Todd Morici lapped the entire field in a controlled, aggressive drive. Regrettably his closest competition, Ray Hartman - also 512 BB/LM-mounted - retired with gear selection problems after seven laps. The race's only incident - sequential spins by Charles Arnott's Daytona Competition and Bill Noon's 308 GTB/M occurred on the opening lap, whereafter both drove really well with Symbolic Motor's Noon finishing third ahead of Arnott.
Floridian collectors Ed and Leslie Davies brought a mouth-watering delection of cars to Moroso - Alfa Romeo P3, 375 MM, 250 TR, 250 SWB, 250 GTO, Daytona Competition and a 250 LWB Tour de France. The latter was driven by French Ferrari collector and former Renault F1 team boss Jean Sage.

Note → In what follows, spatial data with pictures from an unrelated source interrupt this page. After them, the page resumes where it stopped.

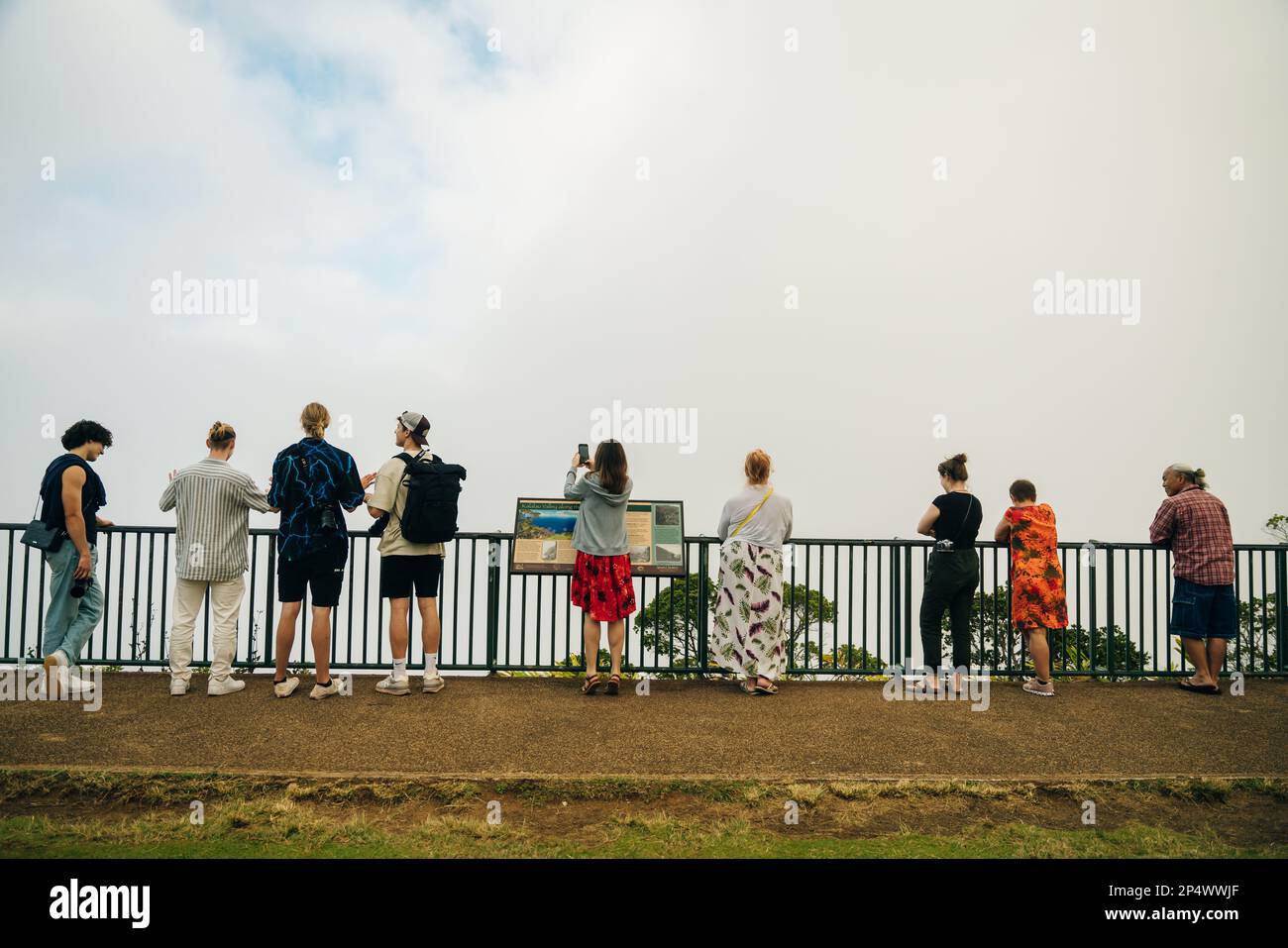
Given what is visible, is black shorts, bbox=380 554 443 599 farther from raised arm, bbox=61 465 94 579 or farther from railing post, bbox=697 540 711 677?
railing post, bbox=697 540 711 677

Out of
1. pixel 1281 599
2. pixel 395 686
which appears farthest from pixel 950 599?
pixel 395 686

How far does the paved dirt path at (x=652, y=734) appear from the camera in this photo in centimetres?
529

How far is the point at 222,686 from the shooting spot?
271 inches

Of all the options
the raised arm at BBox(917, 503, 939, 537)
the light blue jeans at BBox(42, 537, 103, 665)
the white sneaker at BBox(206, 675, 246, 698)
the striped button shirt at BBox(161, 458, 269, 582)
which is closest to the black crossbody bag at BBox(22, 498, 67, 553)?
the light blue jeans at BBox(42, 537, 103, 665)

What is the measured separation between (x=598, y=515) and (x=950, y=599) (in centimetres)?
350

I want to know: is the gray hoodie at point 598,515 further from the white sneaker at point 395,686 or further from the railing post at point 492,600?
the white sneaker at point 395,686

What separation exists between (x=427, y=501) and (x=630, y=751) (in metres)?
2.76

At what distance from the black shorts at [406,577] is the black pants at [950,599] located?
4.71 m

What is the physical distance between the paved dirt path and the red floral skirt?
797mm

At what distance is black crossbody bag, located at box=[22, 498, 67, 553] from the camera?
6.71 meters

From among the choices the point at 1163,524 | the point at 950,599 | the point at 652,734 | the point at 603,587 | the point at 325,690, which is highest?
the point at 1163,524

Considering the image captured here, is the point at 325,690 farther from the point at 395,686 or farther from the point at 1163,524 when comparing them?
the point at 1163,524

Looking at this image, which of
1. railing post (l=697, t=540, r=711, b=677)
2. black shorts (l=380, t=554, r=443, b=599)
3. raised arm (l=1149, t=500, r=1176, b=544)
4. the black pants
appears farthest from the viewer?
railing post (l=697, t=540, r=711, b=677)

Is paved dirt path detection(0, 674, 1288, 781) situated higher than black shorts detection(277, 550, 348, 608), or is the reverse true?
black shorts detection(277, 550, 348, 608)
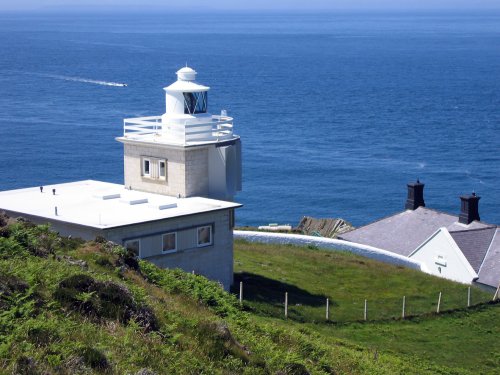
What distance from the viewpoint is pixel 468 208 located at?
140ft

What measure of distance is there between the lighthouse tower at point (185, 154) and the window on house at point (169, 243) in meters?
3.10

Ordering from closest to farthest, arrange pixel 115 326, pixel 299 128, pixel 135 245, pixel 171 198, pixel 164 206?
pixel 115 326, pixel 135 245, pixel 164 206, pixel 171 198, pixel 299 128

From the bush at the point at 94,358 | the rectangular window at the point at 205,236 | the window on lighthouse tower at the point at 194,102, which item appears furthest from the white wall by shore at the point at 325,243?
the bush at the point at 94,358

Whichever way you looked there was a car to catch the eye: Peter Sachs' 1969 312 P, Lawrence Stroll's 512M and unique 412 P, Jon Shirley's unrestored 500 Mondial Coupe and Chuck Wegner's delectable, Phil Hill-autographed 196 SP.
With its racing career at an end, it was fabulous to see so many 333SPs - seven in total including JMB Racings' highly successful Giesse liveried example.
There were plenty of famous faces in the paddock too - sportscar hero and F5000 champion, Lancashire's Brian Redman, the aforementioned Justin Bell, sometime F1 and CART racer Max Papis as well as '60s GT endurance racer Jean Guichet.
Saturday's concours presented approximately 60 exceptional condition examples of Maranellos' finest - from 1952 212 Inter Ghia Coupe to the latest Enzo. Cars of note included :
The 18th green's centrepiece was a display of supercars - 288 GTO, F40, F50 and the new Enzo - supported by a further four F50s, four 288 GTOs, three F40s, two 410 Superamericas and two 275 NART Spyders.
Choosing a personal "overall winner" was very difficult. Two contestants - Jeffrey and Frances Fisher's stunning Steve Tillack-restored and multi-award winning 212 Export Vignale, and Monty Shallett's infamous "Breadvan". So close I'd happily have both! The 212 would sound fabulous in Cheshire's rural lanes, whereas the racing pedigree of the latter would be best suited to the next stop on my 2003 calendar - Majorca's Trofeo Classico Baleares.